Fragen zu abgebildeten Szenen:
_____
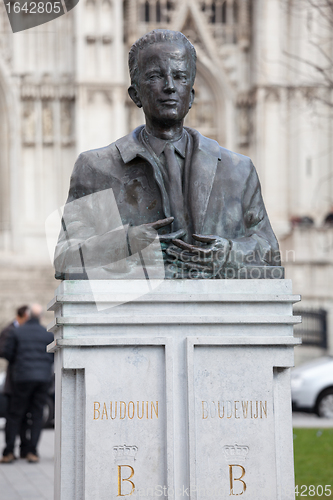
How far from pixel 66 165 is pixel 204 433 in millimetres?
24146

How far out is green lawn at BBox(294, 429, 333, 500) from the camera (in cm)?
701

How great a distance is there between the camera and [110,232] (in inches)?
166

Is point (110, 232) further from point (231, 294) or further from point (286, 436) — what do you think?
point (286, 436)

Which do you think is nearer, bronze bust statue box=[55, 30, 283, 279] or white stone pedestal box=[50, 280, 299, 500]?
white stone pedestal box=[50, 280, 299, 500]

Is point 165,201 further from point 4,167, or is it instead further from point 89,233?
point 4,167

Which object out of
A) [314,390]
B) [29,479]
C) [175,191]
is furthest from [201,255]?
[314,390]

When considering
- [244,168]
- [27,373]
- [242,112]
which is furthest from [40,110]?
[244,168]

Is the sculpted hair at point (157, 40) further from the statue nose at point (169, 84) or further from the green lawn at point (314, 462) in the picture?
the green lawn at point (314, 462)

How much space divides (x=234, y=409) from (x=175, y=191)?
1.14 meters

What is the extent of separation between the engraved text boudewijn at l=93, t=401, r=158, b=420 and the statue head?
1473 mm

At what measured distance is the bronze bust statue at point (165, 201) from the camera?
416 centimetres

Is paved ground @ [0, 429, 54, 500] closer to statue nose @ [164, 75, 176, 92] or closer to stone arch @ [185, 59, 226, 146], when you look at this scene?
statue nose @ [164, 75, 176, 92]

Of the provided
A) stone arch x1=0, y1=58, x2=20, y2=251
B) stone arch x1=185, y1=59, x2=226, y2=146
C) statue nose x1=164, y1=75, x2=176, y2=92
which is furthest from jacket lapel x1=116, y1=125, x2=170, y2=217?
stone arch x1=185, y1=59, x2=226, y2=146

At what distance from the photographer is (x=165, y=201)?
4316 millimetres
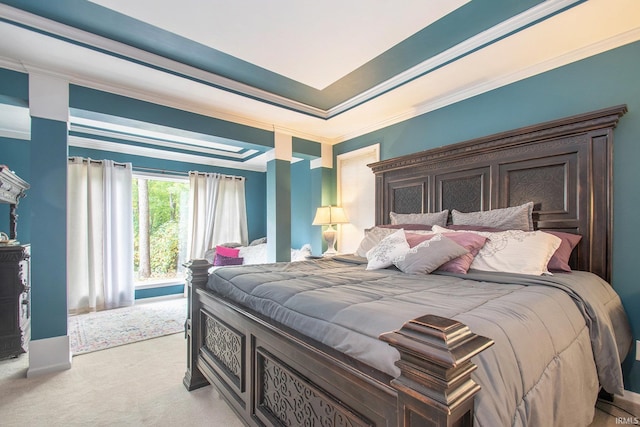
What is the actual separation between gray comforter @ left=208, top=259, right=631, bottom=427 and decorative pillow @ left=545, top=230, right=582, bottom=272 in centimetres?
15

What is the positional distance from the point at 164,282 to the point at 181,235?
2.62ft

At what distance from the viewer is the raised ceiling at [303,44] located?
189 centimetres

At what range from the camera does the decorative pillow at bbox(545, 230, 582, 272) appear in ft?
6.14

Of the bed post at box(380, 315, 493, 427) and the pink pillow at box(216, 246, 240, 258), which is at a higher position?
the bed post at box(380, 315, 493, 427)

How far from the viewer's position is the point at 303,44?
229cm

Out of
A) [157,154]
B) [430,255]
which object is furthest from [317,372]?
[157,154]

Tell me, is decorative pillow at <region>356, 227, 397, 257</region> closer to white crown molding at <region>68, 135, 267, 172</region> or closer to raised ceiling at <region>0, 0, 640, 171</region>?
raised ceiling at <region>0, 0, 640, 171</region>

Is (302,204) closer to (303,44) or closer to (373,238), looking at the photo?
(373,238)

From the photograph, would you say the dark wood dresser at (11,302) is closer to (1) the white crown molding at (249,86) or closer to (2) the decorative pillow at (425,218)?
(1) the white crown molding at (249,86)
_____
- Aufgabe
Schreibe die Zeilen der Datensätze unverändert ab, angefangen bei der Zeile mit „Is (302,204) closer“ bis einschließlich zum Ende der Datensätze.

- Ergebnis der Übung
Is (302,204) closer to (303,44) or closer to (373,238), looking at the photo?
(373,238)

From the photograph, would you say the dark wood dresser at (11,302) is closer to (1) the white crown molding at (249,86) or closer to (2) the decorative pillow at (425,218)?
(1) the white crown molding at (249,86)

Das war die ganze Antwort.